____ Information supplied

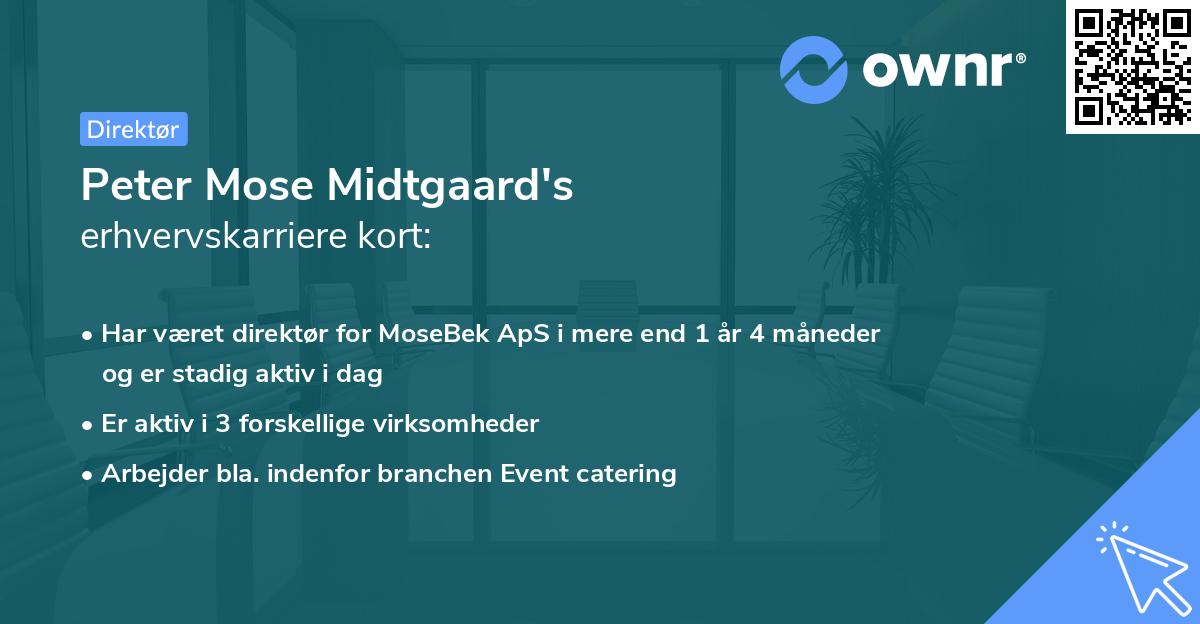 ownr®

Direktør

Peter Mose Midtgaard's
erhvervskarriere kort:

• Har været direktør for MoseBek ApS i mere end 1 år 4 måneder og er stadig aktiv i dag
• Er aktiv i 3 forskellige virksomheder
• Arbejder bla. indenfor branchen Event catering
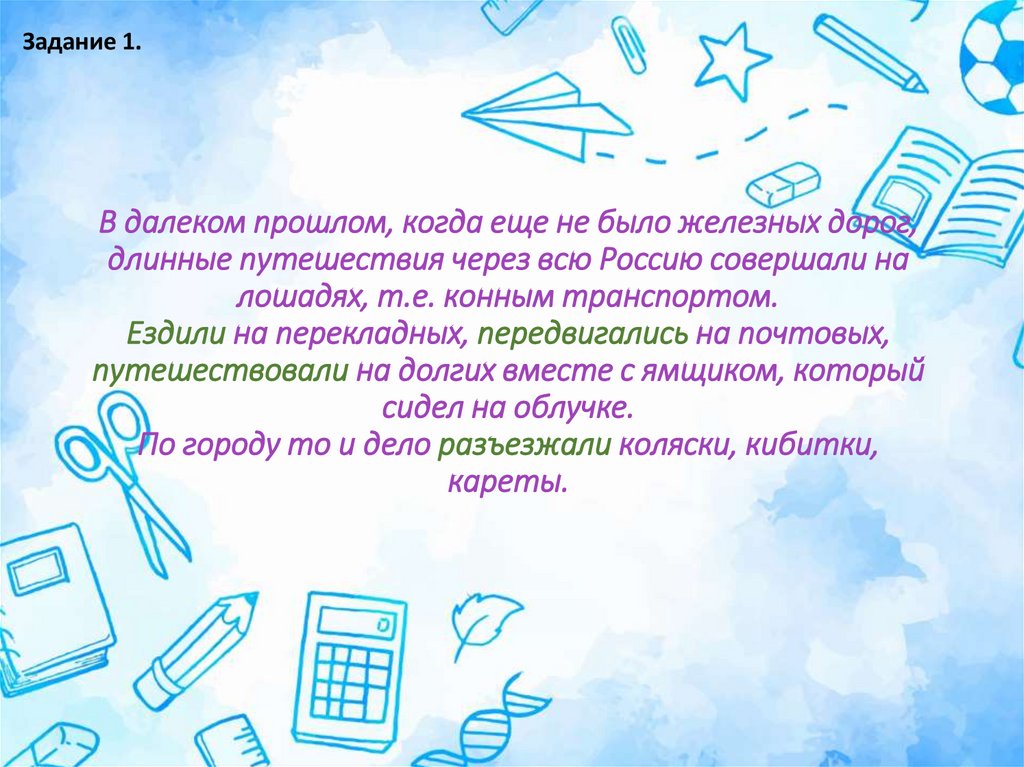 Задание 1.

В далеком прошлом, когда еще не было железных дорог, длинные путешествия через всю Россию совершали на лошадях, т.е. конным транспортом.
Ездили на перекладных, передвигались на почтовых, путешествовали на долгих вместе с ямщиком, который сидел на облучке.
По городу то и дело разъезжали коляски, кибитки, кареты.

________

**Aim of the task:** Each line from the one with "Ездили на перекладных, передвигались" through the end of the entries above must be set down exactly, both end lines included, and no other line may appear.

**Answer:**
Ездили на перекладных, передвигались на почтовых, путешествовали на долгих вместе с ямщиком, который сидел на облучке.
По городу то и дело разъезжали коляски, кибитки, кареты.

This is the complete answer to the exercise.